In case of The Chrysanthemums the reader is quite often forced to think about what is not said. In order to elicit why and how Steinbeck reached his aim to 'strike without the reader's knowledge', we have to look carefully at how he designed the written sequence of information. We must denote the gaps where our own perceptions can replace missing information, prove whether those perceptions fit into the action and whether they are helpful to reveal what is possibly meant.

This is especially true for the story's characters. One of the most striking features of this short story is that Steinbeck refuses to give any explicit information about the characters' thoughts. He uses a third person objective narrator who has a restricted point of view and never enters into the mind of the characters. Characterisation is obtained through description of activities and outward appearance, supported by the use of a great amount of symbols. This kind of characterisation enables the reader to get to know the fictional characters almost as he learns about people in real life - by observing their behaviour, listening to them talking and arguing about what lies behind. In contrast to a real-life situation, however, getting to know (fictional) characters from reading is, of course, always directed by the author's literary strategies.
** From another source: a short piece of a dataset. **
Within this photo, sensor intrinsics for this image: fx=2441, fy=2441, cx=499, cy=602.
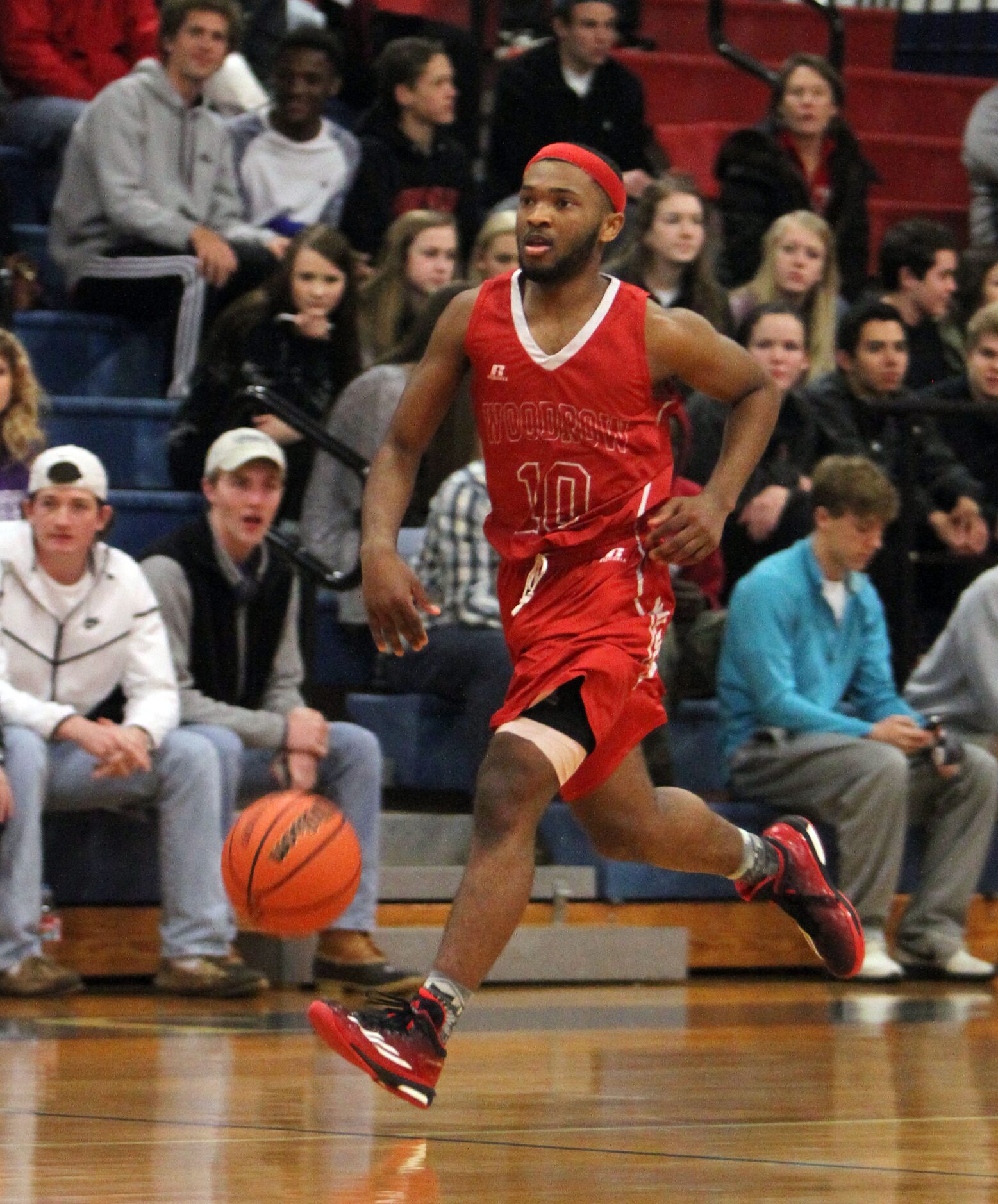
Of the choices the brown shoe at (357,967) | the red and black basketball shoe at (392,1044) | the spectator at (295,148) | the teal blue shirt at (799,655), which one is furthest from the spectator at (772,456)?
the red and black basketball shoe at (392,1044)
... someone else's thoughts can only take a form in our consciousness if, in the process, our unformulated faculty for deciphering those thoughts is brought into play - a faculty which, in the act of deciphering, also formulates itself. Now since this formulation is carried out on terms set by someone else, whose thoughts are the theme of our reading, it follows that the formulation of our faculty for deciphering cannot be along our own lines of orientation. (Iser 1974: 294)
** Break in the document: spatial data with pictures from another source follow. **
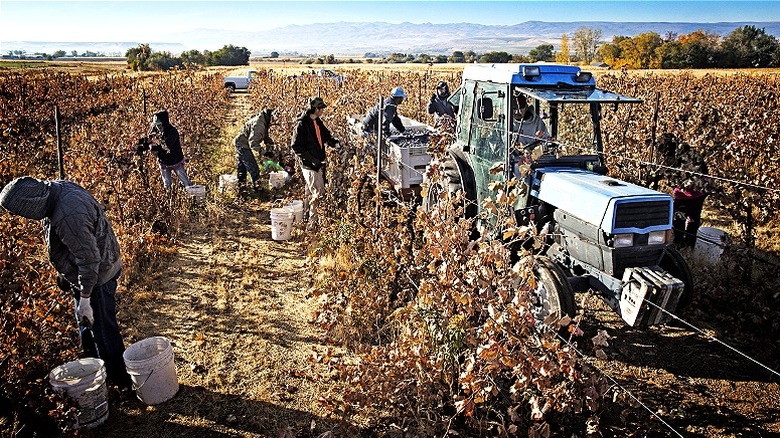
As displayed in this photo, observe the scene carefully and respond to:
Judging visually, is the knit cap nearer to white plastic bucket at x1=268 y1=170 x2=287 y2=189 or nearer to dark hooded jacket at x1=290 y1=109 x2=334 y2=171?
dark hooded jacket at x1=290 y1=109 x2=334 y2=171

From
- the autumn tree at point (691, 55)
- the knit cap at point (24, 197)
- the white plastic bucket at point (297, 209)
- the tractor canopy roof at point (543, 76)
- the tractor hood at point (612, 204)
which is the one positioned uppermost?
the autumn tree at point (691, 55)

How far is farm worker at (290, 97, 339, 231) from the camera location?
23.9ft

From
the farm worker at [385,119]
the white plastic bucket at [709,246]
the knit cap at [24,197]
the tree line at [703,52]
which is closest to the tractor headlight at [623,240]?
the white plastic bucket at [709,246]

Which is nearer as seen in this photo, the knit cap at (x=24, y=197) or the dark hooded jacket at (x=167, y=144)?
the knit cap at (x=24, y=197)

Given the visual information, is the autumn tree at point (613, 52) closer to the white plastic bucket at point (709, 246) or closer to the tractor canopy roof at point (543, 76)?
the white plastic bucket at point (709, 246)

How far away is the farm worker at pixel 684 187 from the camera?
6410 mm

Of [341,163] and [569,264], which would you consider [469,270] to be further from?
[341,163]

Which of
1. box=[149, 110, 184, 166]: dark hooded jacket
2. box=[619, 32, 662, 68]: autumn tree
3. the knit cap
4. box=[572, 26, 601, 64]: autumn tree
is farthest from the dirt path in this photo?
box=[572, 26, 601, 64]: autumn tree

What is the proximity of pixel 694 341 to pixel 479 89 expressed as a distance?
3401mm

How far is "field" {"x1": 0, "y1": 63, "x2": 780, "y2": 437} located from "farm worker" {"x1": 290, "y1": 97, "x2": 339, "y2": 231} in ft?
1.09

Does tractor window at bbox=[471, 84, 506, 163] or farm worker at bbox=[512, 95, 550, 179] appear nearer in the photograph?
farm worker at bbox=[512, 95, 550, 179]

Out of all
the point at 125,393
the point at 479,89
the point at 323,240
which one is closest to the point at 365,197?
the point at 323,240

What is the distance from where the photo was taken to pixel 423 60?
7462cm

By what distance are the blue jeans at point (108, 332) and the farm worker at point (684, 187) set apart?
19.1 ft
In order to find out about the background of their actions and thoughts, to get an insight into the characters' (and thus probably also the author's) intentions, we are expected to have this faculty. If we want to succeed in revealing what a text may offer, we have to prove both the will and the ability to decipher the given text. Although "no reading can ever exhaust the full potential [of a literary work]" (Iser 1974: 280), one can try to create not only one, but several different realisations of one text. When the reader is guided by the structure of the text, individual interpretations become defensible.
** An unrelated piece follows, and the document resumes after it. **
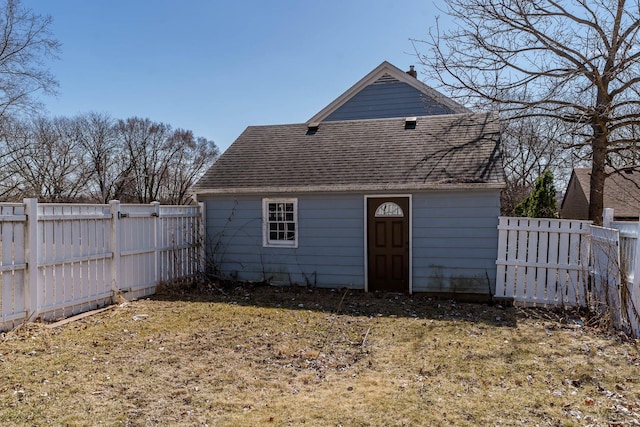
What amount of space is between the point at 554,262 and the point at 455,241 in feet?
6.13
Considering Iser's phenomenological approach so far, one can assume that its principles are also true for other approaches to literary criticism. Whatever approach is applied to a literary text, the reader always has to be aware of his own influence on it. One can even go further and contend that every single approach can serve as one possible perspective from which the text is 'unfolded'. What makes Iser's model different from others is that he emphasises the process of interpretation more than its results, for "the reader's activities offer the most direct contact with reality" (Beaugrande 1988: 132). "Iser has scant reason to uphold a division between 'right' and 'wrong' reading" (Beaugrande 1988: 144) or 'right' and 'wrong' interpretation. He focuses on the dialectical structure of reading:

The need to decipher gives us the chance to formulate our own deciphering capacity - i.e., we bring to the fore an element of our being of which we are not directly conscious. The production of the meaning of literary texts ... does not merely entail the discovery of the unformulated, ... it also entails the possibility that we may formulate ourselves and so discover what had previously seemed to elude our consciousness. (Iser 1974: 294)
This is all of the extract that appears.